§ **BRIEF**
Reproduce every one of the rows below word for word, keeping each line unchanged.

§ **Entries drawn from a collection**
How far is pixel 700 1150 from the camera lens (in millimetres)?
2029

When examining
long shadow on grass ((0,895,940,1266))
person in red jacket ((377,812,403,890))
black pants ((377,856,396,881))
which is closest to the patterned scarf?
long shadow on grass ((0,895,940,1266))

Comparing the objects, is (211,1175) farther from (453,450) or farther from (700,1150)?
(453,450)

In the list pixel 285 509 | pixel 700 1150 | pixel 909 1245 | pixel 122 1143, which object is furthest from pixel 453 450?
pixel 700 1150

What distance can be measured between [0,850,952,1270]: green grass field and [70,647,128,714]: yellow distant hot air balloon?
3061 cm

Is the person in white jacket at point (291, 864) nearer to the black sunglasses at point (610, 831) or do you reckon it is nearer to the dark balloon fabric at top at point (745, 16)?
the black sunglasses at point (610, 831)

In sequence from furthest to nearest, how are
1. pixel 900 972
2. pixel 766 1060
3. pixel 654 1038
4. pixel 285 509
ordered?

§ **PROBLEM SOLUTION**
How far is pixel 700 1150 from the camera lens (in millimetres)?
2029

When examining
long shadow on grass ((0,895,940,1266))
person in red jacket ((377,812,403,890))
black pants ((377,856,396,881))
which is closest to the patterned scarf?
long shadow on grass ((0,895,940,1266))

Comparing the objects, is (211,1175) farther from (453,450) or farther from (700,1150)?
(453,450)

In the list pixel 285 509 | pixel 700 1150 | pixel 909 1245 | pixel 122 1143, which object is furthest from pixel 453 450?
pixel 700 1150

What distance can be measured between [0,850,952,1270]: green grass field and [70,647,128,714]: yellow distant hot air balloon?
3061 cm

Is the person in white jacket at point (291, 864) nearer to the black sunglasses at point (610, 831) or do you reckon it is nearer to the dark balloon fabric at top at point (745, 16)?
the black sunglasses at point (610, 831)

In sequence from furthest to nearest, how are
1. pixel 900 972
2. pixel 766 1060
3. pixel 654 1038
4. pixel 285 509
ordered?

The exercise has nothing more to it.